» To be done:
Rewrite the data below with "coastline" replaced by "shoreline" everywhere and nothing else changed. Leave the pictures out.

» Dataset rows:
--- START ---

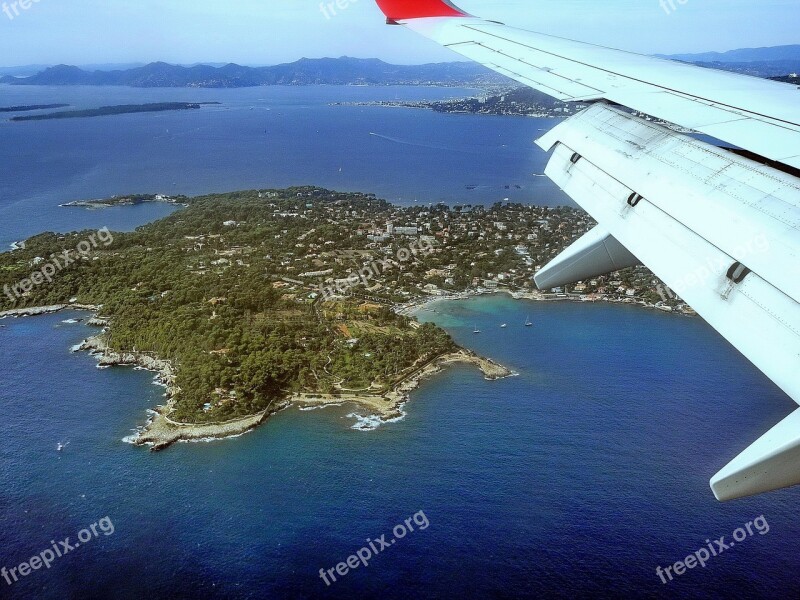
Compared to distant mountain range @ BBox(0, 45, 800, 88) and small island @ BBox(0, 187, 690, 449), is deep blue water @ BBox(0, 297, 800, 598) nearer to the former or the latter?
small island @ BBox(0, 187, 690, 449)

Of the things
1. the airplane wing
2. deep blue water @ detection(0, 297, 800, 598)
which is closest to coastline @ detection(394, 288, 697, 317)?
deep blue water @ detection(0, 297, 800, 598)

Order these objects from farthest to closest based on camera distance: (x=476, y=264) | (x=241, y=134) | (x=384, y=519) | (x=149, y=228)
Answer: (x=241, y=134)
(x=149, y=228)
(x=476, y=264)
(x=384, y=519)

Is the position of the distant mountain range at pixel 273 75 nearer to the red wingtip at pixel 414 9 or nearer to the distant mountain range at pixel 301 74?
the distant mountain range at pixel 301 74

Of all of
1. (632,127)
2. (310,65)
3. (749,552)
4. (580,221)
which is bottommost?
(749,552)

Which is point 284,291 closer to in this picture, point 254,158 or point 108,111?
point 254,158

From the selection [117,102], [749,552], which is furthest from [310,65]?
[749,552]

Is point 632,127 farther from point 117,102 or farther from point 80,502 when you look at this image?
point 117,102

--- END ---

» Answer to the exercise:
Compared to distant mountain range @ BBox(0, 45, 800, 88) and small island @ BBox(0, 187, 690, 449), is deep blue water @ BBox(0, 297, 800, 598) nearer to the former or the latter?
small island @ BBox(0, 187, 690, 449)

Of the things
1. the airplane wing
2. deep blue water @ detection(0, 297, 800, 598)
which is closest to shoreline @ detection(394, 288, 697, 317)?
deep blue water @ detection(0, 297, 800, 598)

Order these objects from farthest to closest based on camera distance: (x=476, y=264) | (x=241, y=134) | (x=384, y=519) | (x=149, y=228)
Answer: (x=241, y=134)
(x=149, y=228)
(x=476, y=264)
(x=384, y=519)

Is the position of the distant mountain range at pixel 273 75 nearer to the red wingtip at pixel 414 9 or nearer to the distant mountain range at pixel 301 74?
the distant mountain range at pixel 301 74

Of all of
1. (632,127)
2. (310,65)
3. (749,552)
4. (580,221)
which is bottommost?
(749,552)

Which is point 284,291 closer to in this picture, point 254,158 or point 108,111?
point 254,158

From the selection [117,102], [749,552], which is furthest from [310,65]?
[749,552]

Is point 632,127 farther from point 117,102 or farther from point 80,502 when you look at this image?
point 117,102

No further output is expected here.